Let’s say you have a random source of information. The probability that it outputs a given message $x$ is given by $p(x)$. Furthermore, let’s say we wish to construction a function, $s(x)$, that indicates how surprising a given message is. How might you want to construct such a function? An intuitive approach might be to give a few constraints on things we want from $s(x)$.

1. $s(x)$ decreases as $p(x)$ increases. The more likely an event, the less surprsing it is.
2. If $p(x)=1$, then $s(x)=0$. A event that is certain should yield no surprise.
3. As $p(x)\rightarrow0$, then $s(x)\rightarrow\infty$. The surprise of an message knows no bounds.

One such function that satisfies these conditions is $s(x) = \log \frac{1}{p(x)}$.

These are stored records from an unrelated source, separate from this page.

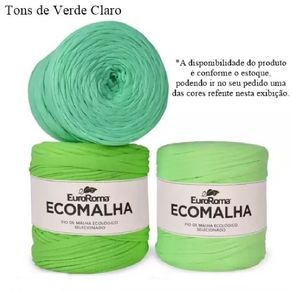 Ecomalha 3012 Verde Claro 140Mt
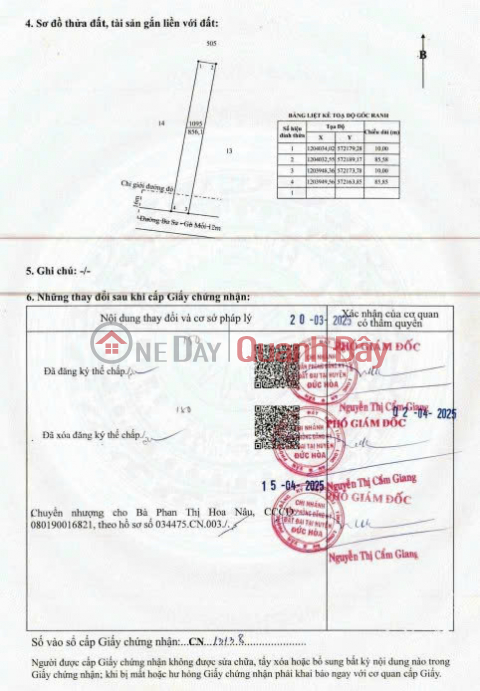 BEAUTIFUL LAND LOT - LAND FOR SALE At Ba Sa Street, Go Moi, Duc Lap Ha, Tay Ninh. _0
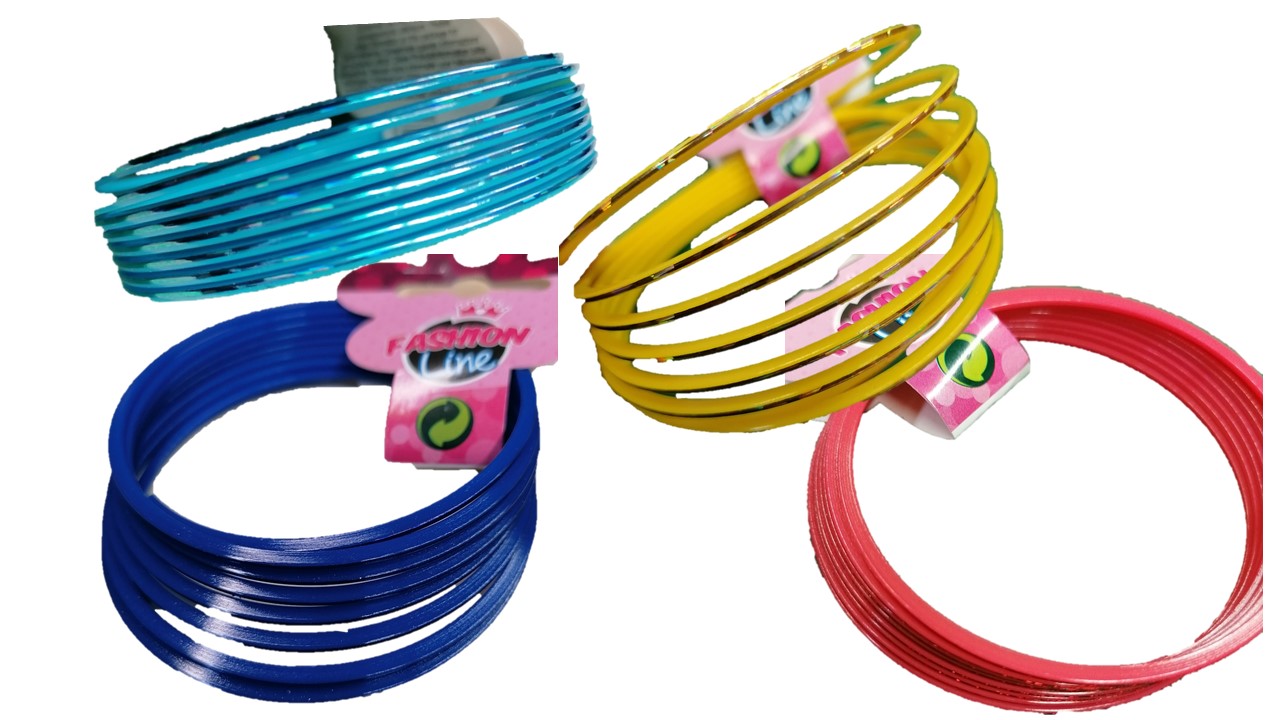 GlitterFeder Spiral Armband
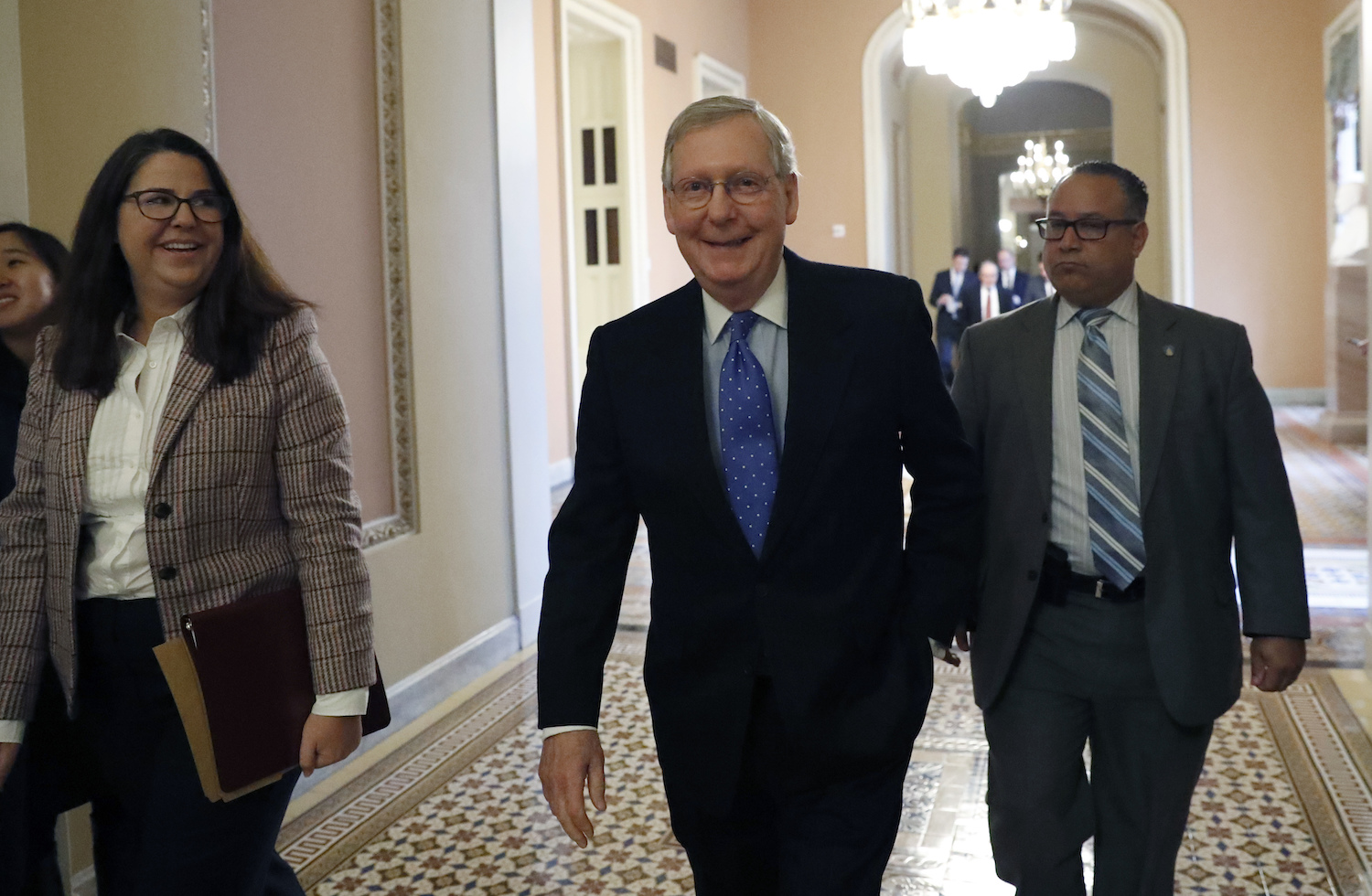 How did Republicans ‘overpower’ Democrats? By having a majority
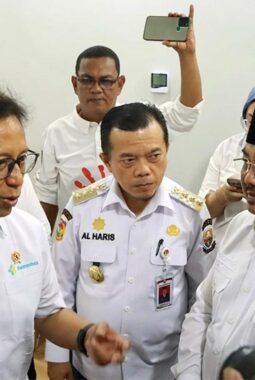 Garansi Mutu Layanan Kesehatan, Bupati Anwar Sadat Minta Dukungan Pusat saat Sambut Menkes di RSUD KH Daud Arif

From here we can go a step further and measure the average surprise of a source (aka the Shannon Entropy) given by $H(X) = E[s(X)] = \sum p(x) \log \frac{1}{p(x)}$

If we take this formula in its most literal sense it seems to reinforce our own intuitions about the quality of a news source. If a news source is always pro or anti one side or the other then it’s Shannon entropy is 0. i.e. There is no information to be gleaned from the signal. But if it occasionally surprises us then $H(X)>0$. In fact, $H(X)$ reach its maximum when all messages are equally likely.

Do you buy this literal interpretation of Shannon’s equations? If not, do you think it can be adjusted somehow?